改めて「割合」を考えるにあたって、小学3年生で習う「かけ算」の知識を利用します。その知識を改めて使うことで、「割合」が根本的なところから理解しやすくなると思います。

 

3年生になると、値を「×2」、「×3」することを「2倍、3倍する」と言うように学びます。

 

例えば、200mlのリンゴジュースが1カップあった時に、カップが2つあれば、「2倍」の400ml、カップが3つあれば「3倍」の600mlのようになります。

 

例①) 200mlのリンゴジュースを1カップとする。

 

2カップあると…200ml×2カップ = 400ml (2倍した)

3カップあると…200ml×3カップ = 600ml (3倍した)

 

ここで、200mlのリンゴジュースが半カップ、つまり1カップの半分になっていたらどうなるかを考えます。

半分にするということは「÷2」と考えられますが、小数を知っていれば半分は「0.5」で表すことが可能です。

 

そのため、例①のように考えると、半カップは「×0.5」をすることであり、それが「0.5倍」すると言うことができます。

 

例②) 200mlのリンゴジュース1カップとする。

 

半カップとすると…200ml×0.5カップ = 100ml (0.5倍した)

 

このように考えると、もとになる「200ml」について、「2倍」すれば量が増えていき、「0.5倍」すれば量が減ることが理解しやすいと思います。

 

「割合」の基本は、「もとにする量を何倍したときの量になっているのか」を考えることです。
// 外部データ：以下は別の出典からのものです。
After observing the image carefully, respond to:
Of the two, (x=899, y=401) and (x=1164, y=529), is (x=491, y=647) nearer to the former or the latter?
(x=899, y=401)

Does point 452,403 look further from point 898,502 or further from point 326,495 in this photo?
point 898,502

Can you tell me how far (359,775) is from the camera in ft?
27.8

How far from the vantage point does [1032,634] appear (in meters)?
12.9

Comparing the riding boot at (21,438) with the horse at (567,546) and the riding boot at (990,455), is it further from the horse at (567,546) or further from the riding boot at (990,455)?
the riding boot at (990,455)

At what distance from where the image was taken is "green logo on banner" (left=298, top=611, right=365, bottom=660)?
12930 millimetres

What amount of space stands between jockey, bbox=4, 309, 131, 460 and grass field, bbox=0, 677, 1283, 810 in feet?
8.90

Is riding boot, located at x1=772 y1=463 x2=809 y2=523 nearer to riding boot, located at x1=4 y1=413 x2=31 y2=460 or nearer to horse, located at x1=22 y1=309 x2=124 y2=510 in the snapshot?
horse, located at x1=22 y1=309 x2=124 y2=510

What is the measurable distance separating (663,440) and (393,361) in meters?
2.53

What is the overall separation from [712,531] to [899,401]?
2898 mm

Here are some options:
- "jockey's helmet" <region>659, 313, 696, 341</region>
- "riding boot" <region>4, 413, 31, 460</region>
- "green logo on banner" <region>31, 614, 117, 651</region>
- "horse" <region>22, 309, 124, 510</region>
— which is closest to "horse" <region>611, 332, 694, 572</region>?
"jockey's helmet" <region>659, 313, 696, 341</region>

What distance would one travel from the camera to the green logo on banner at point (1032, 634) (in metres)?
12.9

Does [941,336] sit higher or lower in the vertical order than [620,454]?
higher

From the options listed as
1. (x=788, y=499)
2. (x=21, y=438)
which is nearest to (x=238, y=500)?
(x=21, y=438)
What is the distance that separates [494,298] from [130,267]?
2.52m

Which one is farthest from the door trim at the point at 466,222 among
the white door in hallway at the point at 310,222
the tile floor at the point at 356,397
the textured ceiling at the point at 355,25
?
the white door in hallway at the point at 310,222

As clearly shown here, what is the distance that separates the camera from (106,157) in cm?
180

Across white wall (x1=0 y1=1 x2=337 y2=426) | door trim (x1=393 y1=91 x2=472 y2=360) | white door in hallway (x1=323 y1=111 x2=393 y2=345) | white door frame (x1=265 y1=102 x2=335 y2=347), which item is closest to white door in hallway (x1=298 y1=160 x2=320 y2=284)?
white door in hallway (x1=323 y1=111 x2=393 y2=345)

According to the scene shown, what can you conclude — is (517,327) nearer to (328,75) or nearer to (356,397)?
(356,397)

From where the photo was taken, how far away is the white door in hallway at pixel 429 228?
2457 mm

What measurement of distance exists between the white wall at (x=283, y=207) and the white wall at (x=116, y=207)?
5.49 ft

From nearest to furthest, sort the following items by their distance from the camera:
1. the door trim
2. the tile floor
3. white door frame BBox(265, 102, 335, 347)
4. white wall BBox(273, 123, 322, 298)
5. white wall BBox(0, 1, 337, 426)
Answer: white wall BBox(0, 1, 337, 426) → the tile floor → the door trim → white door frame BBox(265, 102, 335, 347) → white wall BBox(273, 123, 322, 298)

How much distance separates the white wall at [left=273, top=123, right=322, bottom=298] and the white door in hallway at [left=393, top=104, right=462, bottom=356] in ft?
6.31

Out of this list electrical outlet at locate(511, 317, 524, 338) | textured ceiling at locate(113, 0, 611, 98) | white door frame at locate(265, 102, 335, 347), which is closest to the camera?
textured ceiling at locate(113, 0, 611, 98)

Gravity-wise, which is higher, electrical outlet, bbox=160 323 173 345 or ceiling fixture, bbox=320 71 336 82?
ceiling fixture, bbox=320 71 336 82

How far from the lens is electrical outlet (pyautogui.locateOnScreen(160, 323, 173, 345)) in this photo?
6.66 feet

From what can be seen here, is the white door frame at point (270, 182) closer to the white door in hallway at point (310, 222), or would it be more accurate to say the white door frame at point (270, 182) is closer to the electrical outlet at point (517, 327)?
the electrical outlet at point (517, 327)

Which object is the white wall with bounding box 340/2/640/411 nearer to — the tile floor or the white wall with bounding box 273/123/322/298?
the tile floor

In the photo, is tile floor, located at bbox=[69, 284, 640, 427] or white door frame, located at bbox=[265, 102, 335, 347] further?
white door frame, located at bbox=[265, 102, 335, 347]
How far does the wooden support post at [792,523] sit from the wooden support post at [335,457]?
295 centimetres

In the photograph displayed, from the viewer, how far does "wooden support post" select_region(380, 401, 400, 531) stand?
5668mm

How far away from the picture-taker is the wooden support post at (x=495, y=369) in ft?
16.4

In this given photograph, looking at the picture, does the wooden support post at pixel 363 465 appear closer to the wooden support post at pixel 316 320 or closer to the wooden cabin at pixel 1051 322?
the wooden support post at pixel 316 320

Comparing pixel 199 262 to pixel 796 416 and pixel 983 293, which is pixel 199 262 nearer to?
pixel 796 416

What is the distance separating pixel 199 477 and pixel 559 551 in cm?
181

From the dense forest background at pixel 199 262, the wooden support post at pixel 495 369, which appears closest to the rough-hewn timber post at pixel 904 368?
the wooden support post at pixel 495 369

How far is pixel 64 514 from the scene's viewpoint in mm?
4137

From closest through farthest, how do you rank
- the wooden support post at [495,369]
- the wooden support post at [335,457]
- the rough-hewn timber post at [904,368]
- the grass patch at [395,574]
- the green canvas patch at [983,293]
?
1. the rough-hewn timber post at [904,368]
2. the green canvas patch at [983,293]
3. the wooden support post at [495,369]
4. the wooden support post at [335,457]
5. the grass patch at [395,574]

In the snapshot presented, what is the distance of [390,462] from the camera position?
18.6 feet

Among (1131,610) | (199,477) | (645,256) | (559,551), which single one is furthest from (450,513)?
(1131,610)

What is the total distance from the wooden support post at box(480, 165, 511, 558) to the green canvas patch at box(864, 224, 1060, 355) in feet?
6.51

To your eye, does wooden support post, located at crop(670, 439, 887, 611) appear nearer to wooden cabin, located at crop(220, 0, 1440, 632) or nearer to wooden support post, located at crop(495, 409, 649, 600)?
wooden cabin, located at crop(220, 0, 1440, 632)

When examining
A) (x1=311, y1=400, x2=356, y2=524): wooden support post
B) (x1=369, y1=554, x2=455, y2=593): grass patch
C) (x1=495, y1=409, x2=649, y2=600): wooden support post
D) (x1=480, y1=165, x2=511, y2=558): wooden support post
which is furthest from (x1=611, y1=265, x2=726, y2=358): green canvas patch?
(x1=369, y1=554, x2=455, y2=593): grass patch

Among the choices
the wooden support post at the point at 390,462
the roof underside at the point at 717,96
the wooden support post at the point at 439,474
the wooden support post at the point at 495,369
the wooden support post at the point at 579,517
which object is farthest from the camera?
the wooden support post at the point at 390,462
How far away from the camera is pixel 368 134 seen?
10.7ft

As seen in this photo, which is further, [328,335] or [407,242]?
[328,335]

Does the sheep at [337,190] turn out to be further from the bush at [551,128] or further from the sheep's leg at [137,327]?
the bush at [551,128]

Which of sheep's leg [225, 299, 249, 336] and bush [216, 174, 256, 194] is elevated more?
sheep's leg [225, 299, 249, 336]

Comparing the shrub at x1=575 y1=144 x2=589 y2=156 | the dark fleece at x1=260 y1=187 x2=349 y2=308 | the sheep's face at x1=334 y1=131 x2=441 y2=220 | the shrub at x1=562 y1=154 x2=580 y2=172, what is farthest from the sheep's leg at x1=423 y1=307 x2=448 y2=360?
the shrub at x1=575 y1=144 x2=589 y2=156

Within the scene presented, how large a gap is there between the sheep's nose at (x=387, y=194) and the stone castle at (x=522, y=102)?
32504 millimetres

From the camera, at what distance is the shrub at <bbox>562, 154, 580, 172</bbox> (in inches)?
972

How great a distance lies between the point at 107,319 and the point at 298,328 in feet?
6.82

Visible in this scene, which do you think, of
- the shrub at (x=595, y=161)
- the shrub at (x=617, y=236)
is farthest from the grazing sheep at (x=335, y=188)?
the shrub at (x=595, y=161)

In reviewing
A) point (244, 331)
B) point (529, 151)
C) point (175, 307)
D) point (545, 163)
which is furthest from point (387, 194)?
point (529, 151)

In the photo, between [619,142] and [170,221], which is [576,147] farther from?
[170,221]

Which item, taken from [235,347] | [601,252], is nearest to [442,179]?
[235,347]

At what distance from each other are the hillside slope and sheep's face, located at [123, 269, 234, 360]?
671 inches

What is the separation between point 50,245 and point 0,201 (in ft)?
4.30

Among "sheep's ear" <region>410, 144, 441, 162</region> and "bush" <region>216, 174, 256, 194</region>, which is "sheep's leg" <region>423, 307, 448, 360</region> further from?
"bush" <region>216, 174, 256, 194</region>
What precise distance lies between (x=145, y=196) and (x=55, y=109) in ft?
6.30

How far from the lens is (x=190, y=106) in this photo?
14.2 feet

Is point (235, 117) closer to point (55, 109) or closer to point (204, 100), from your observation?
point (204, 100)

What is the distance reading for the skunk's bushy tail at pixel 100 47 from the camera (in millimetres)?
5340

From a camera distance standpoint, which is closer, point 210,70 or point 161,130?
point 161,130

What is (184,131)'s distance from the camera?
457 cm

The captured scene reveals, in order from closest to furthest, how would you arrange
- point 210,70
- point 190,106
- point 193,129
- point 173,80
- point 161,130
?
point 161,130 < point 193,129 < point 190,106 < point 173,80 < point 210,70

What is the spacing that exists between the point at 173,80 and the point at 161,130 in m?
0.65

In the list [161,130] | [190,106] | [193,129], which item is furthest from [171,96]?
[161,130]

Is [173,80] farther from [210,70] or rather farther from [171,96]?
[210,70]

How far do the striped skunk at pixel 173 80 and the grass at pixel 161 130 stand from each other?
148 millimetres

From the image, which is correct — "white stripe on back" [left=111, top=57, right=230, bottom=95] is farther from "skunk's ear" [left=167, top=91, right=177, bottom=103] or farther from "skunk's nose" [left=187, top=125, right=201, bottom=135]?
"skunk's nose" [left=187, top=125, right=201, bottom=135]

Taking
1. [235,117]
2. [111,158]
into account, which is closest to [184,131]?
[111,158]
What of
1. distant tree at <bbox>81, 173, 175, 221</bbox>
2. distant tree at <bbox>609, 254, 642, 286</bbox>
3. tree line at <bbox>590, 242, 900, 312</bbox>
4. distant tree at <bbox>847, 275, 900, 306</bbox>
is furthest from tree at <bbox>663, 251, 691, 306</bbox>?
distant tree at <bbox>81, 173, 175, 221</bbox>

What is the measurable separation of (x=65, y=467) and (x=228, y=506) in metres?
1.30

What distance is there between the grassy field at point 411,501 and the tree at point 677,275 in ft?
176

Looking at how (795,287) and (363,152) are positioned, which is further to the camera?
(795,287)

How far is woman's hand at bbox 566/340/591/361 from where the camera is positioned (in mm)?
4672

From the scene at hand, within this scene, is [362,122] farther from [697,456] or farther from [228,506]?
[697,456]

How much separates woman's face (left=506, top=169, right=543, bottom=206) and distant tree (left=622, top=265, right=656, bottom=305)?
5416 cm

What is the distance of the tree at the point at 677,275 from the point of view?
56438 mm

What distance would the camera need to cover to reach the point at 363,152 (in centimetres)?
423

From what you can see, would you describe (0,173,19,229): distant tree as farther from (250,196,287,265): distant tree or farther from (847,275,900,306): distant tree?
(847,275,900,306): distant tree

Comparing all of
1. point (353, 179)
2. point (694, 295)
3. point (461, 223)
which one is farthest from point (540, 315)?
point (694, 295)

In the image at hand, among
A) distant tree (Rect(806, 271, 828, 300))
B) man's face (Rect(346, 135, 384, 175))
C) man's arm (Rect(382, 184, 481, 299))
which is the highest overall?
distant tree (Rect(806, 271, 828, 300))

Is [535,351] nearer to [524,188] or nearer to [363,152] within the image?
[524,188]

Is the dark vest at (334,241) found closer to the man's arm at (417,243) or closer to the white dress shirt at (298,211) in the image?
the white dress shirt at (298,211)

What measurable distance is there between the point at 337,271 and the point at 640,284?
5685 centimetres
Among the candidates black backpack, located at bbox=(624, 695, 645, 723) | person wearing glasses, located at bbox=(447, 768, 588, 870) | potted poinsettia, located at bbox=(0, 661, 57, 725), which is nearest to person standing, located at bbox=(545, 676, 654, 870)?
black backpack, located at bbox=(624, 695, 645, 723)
「もとにする量」を倍にしていくときに、1より大きな数で倍にしていけば量が増えます。また、0より大きく1より小さい数 (0.5や0.8など) で倍にしていくと量が減ります。これらのことが理解できていると、「割合」の問題を解くときに理解しやすくなると思います。

 

その上で、問題の基準となる「もとにする量」をいかに判断できるかが重要となります。そこに重点を置けると、後は、問題文で求められていることが何かを導きやすくなると思います。この「もとにする量」を判断する力は、生徒の読解力による部分が大きく、数字ばかりを追ってしまう生徒だと「もとにする量」と「比べられる量」の判断が難しく感じると思います。改めて、基準としているのはどの値なのかを判断できるように日ごろから読む力を高めてほしいとも思います。

 

このように、単元ごとに基礎となる考え方はなんなのかを理解することが大切だと思います。今回取り上げた「割合」のように、それぞれの単元で理解しやすい考え方や基礎知識があります。そこを理解しながら勉強していけると良いと思います。私自身も、改めて日ごろの授業で単元ごとの本質を考えながら指導していきたいと思います。単元ごとに深い部分から理解できると、その後の成績の伸びにもつながりやすいと感じています。もしかしたら遠回りかもしれませんが、そこを意識した勉強を進めてほしいです。